From the records below, pick out each line containing the word "neck" and copy it. Case matters.

Records for processing.
+ + + + +

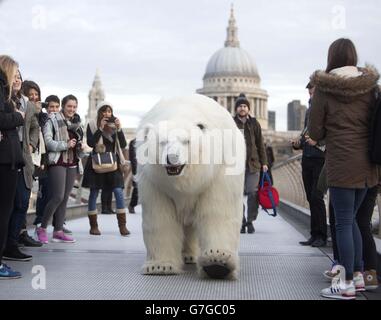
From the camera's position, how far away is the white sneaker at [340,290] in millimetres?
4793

+ + + + +

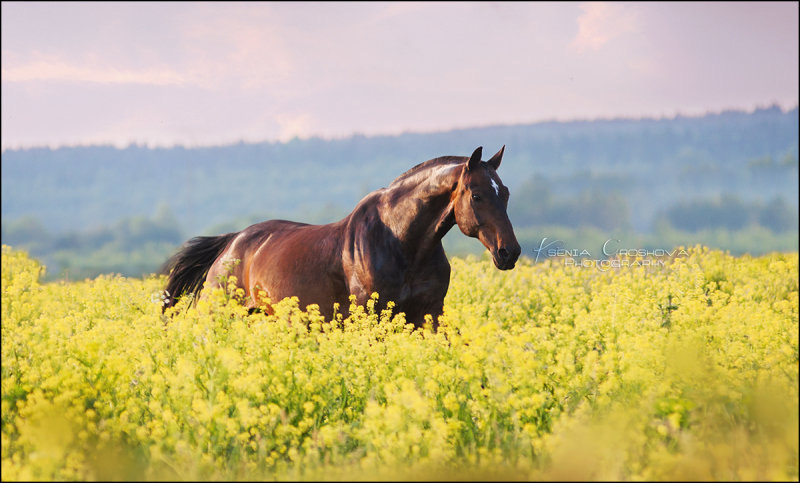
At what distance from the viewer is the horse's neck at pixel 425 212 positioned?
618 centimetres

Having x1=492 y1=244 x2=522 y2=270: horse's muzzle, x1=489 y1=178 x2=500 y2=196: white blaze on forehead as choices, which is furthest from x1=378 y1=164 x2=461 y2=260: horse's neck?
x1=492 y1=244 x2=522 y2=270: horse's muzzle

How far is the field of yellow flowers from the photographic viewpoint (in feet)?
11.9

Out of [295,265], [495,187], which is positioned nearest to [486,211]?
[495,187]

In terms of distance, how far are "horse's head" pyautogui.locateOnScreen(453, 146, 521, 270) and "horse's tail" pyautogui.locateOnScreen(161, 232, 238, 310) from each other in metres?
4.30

+ + + + +

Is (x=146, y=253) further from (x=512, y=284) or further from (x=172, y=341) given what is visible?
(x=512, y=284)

+ + + + +

Written solution.
At what distance from the viewer is the horse's neck at pixel 425 212 positioned?
Having x1=492 y1=244 x2=522 y2=270: horse's muzzle, x1=489 y1=178 x2=500 y2=196: white blaze on forehead as choices, which is furthest from x1=378 y1=164 x2=461 y2=260: horse's neck?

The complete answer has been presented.